The law is clear that no cause of action, whether styled as one at law sounding in contract or as one in equity upon estoppel principles, may be maintained by an employee for enforcement of the provisions of an employee handbook where that handbook was not a bargained for portion of the offer of employment. Here, the handbook was not an element of the offer of employment since its effective date was May 1, 1998, and appellant was hired in April, 1997. The amended complaint contains no averments which would constitute additional consideration sufficient to bind the employer to the provisions of the handbook.


I would hold that the rejection of this court's decision in Niehaus by the Pennsylvania Supreme Court renders the majority's disposition to reinstate the breach of contract count of the complaint erroneous under existing law.

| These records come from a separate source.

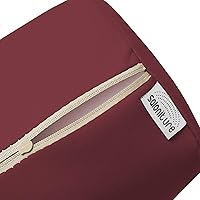 Vista 2 de Saloniture Cojín redondo completo para mesa de masaje, 26 x 6 pulgadas, color burdeos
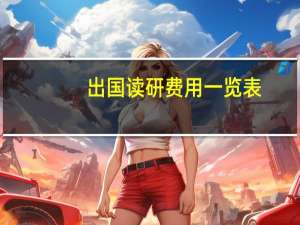出国读研费用一览表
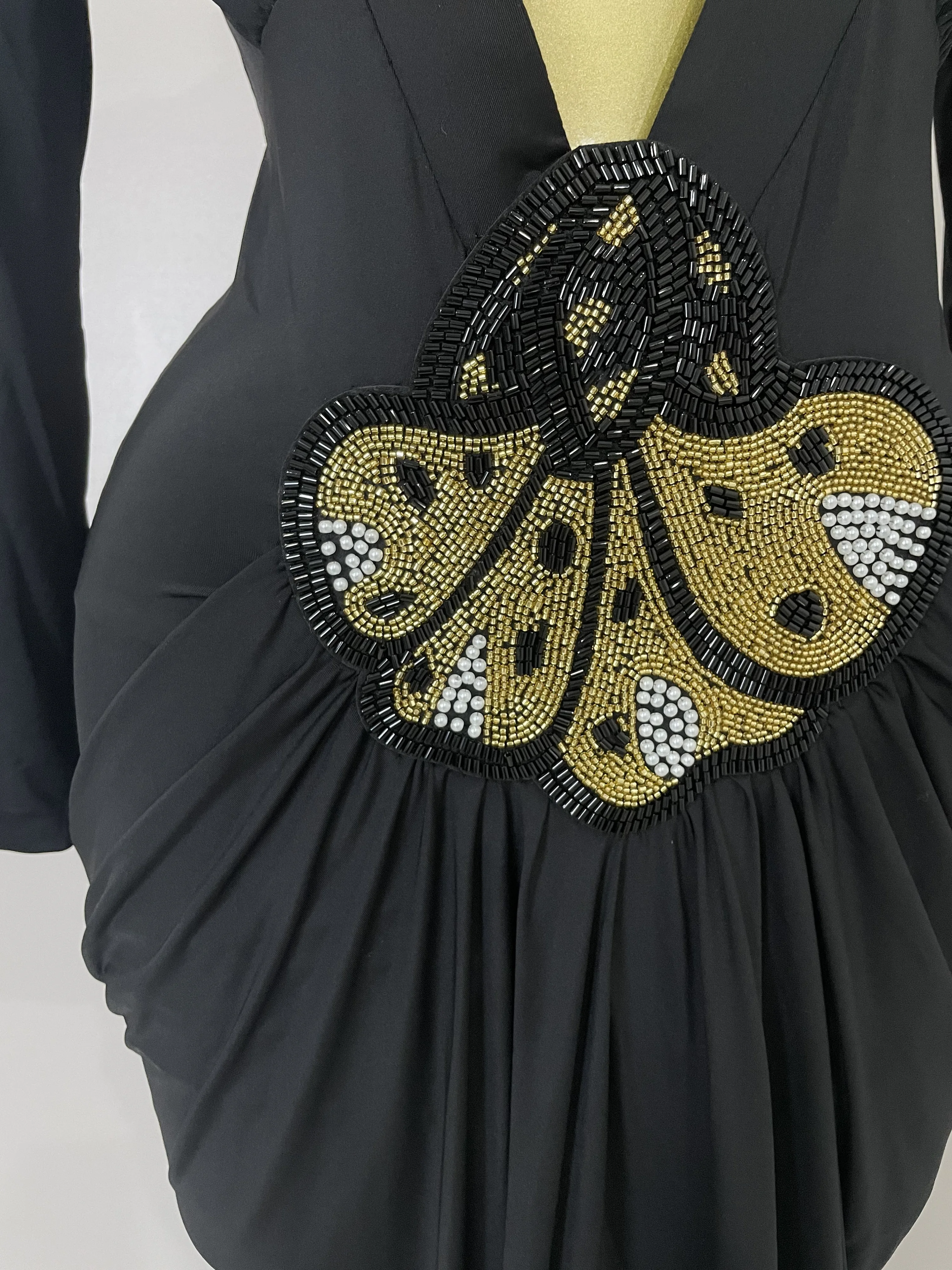 مثير العميق الخامس الرقبة كم طويل Bodycon فستان طويل 2025 جديد إمرأة ربيع أنيق مساء حفلة احتفال كوكتيل الزي Vestido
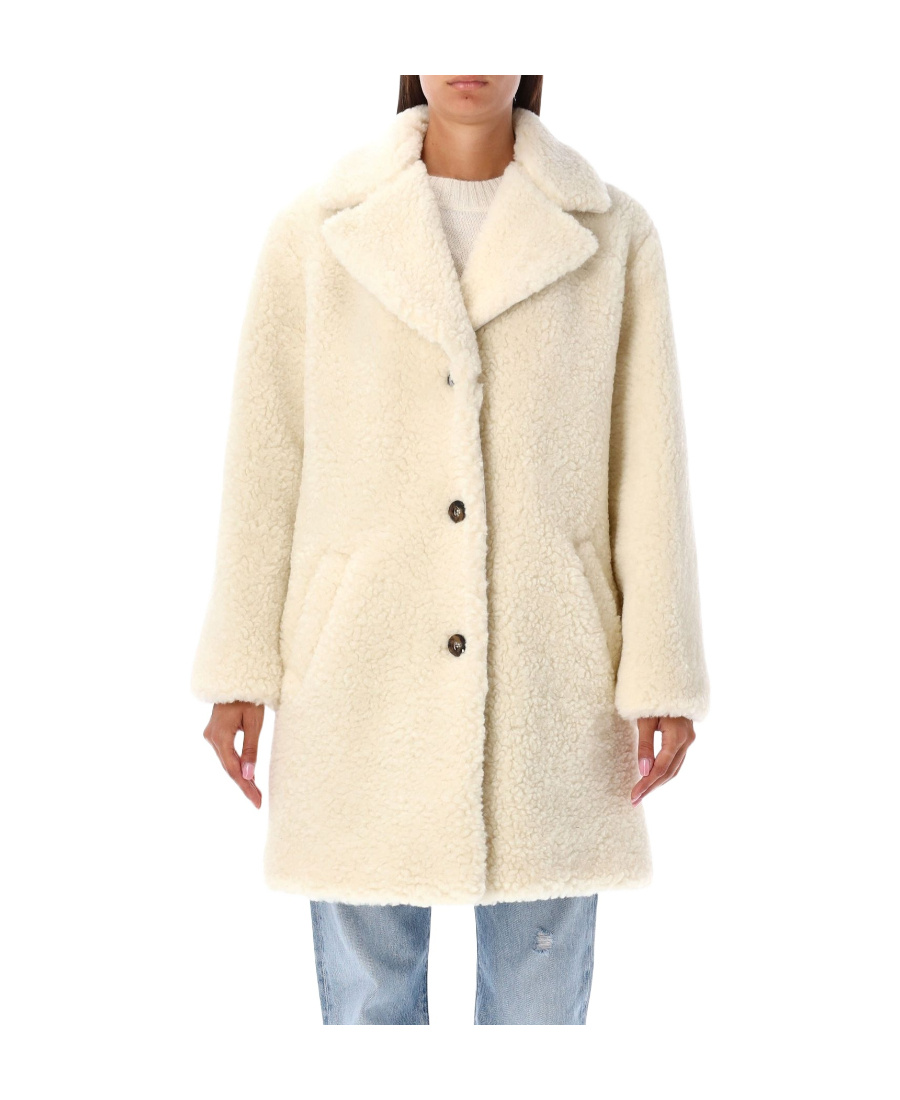 Apc A.p.c. 'nicolette' Teddy Coat In Nude
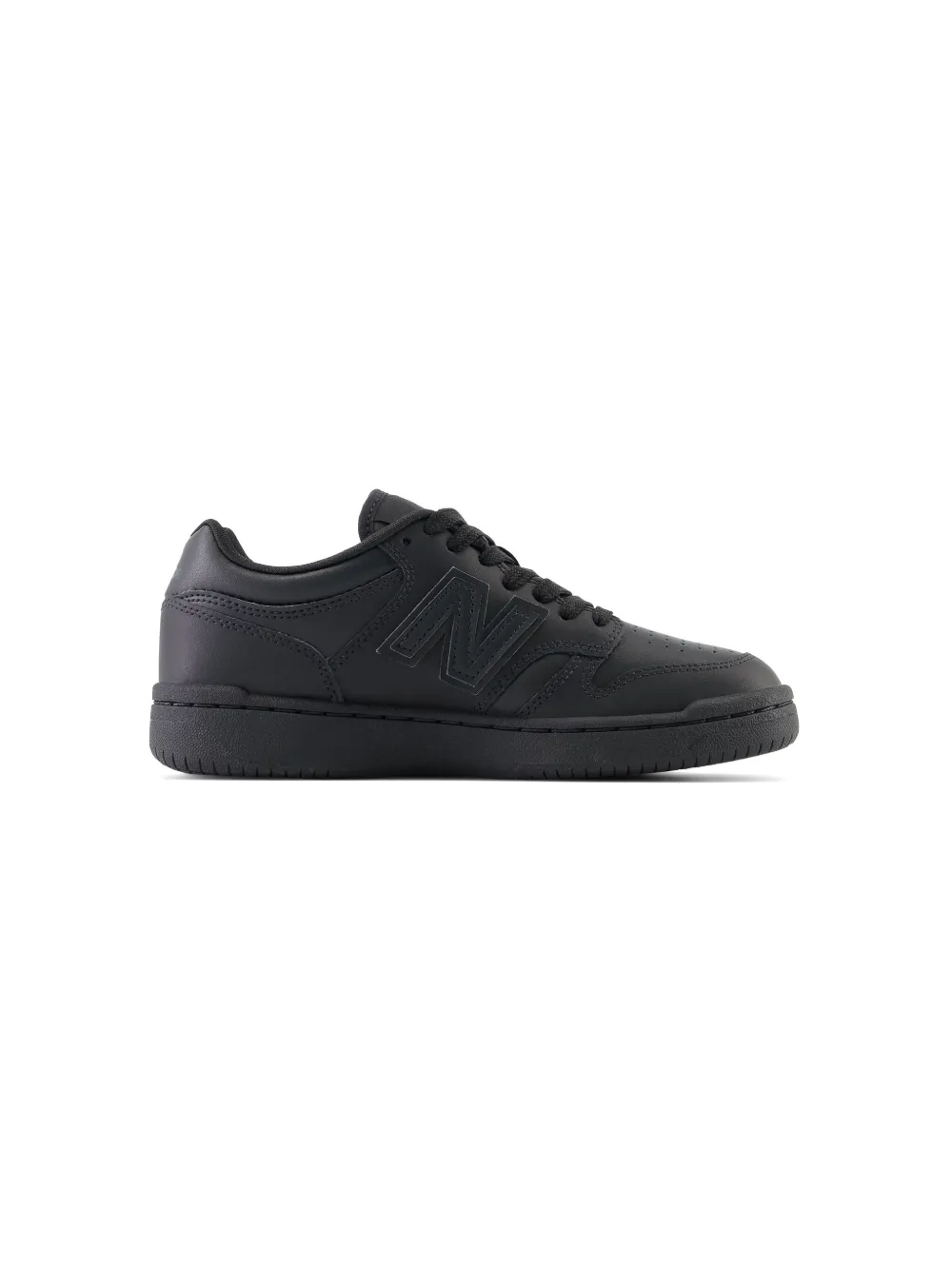 Кроссовки с тисненым логотипом New Balance Kids, черный — фото 2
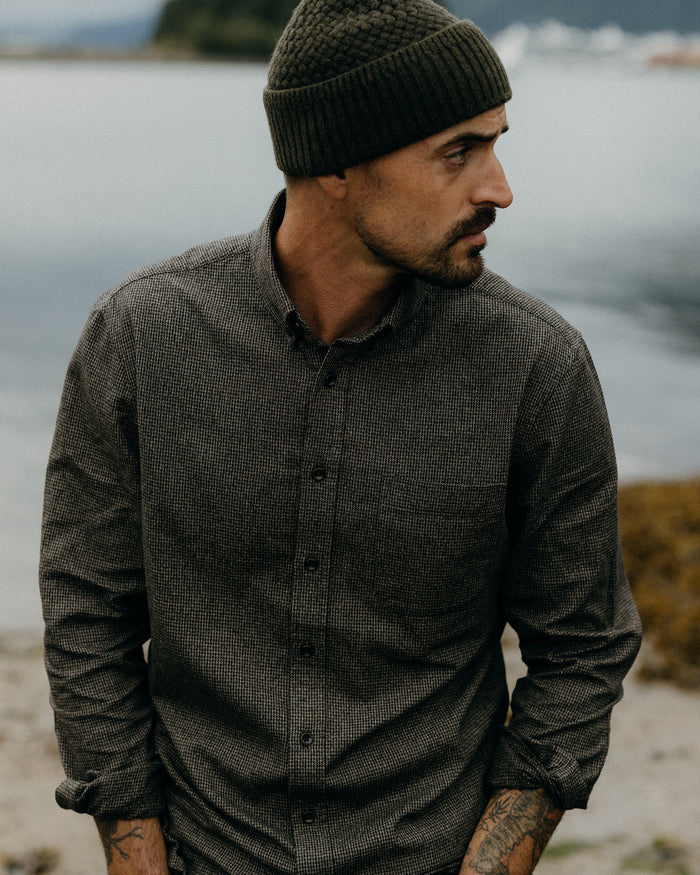 fit model in The Jack in Dark Forest Houndstooth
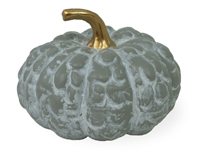 Grey & Gold Patchy Small Pumpkin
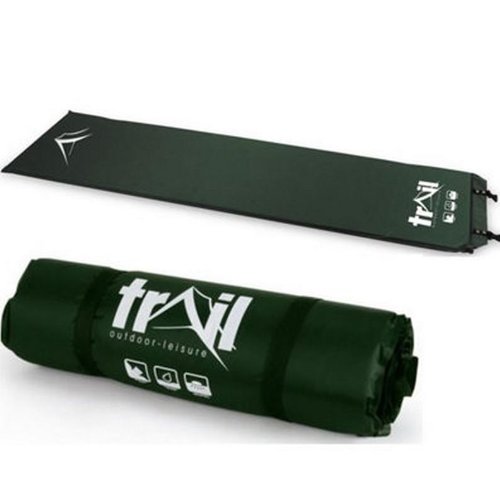 Camping Mat Self Inflating Mattress Sleeping Bed Roll Memory Foam Trail Green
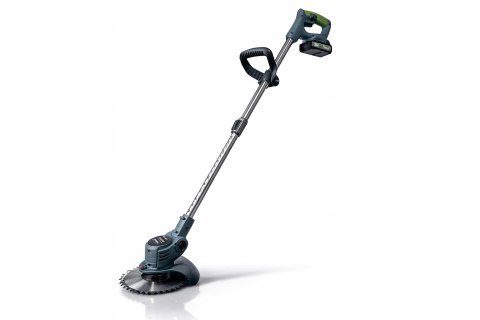 XXXL PODKASZARKA AKUMULATOROWA KOSA OGRODOWA WYKASZARKA NA KOŁACH 36V 2xAKU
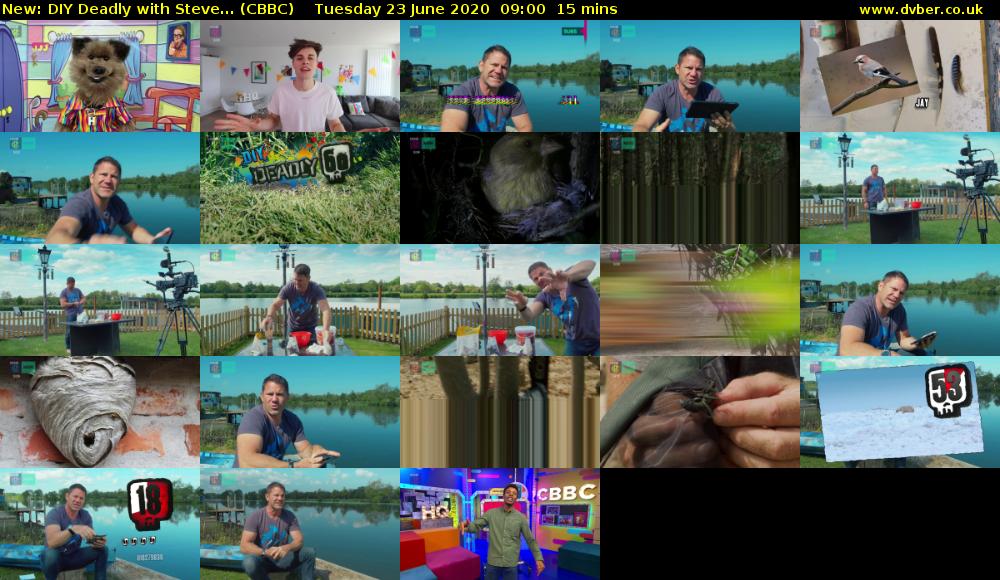 DIY Deadly with Steve... (CBBC) Tuesday 23 June 2020 09:00 - 09:15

See also McLaughlin v. Gastrointestinal Specialists, Inc., 750 A.2d 283, 290 (Pa. 2000) (supreme court has steadfastly resisted any attempt to weaken the presumption of at-will employment in this Commonwealth). I, therefore, would affirm the order granting the preliminary objections in the nature of a demurrer.


I agree with the majority that the amended complaint fails to state a cause of action under the Fair Labor Standards Act, 29 U.S.C.A. ยง201 et seq.


For the forgoing reasons, I dissent in part and concur in part with the result reached by the majority.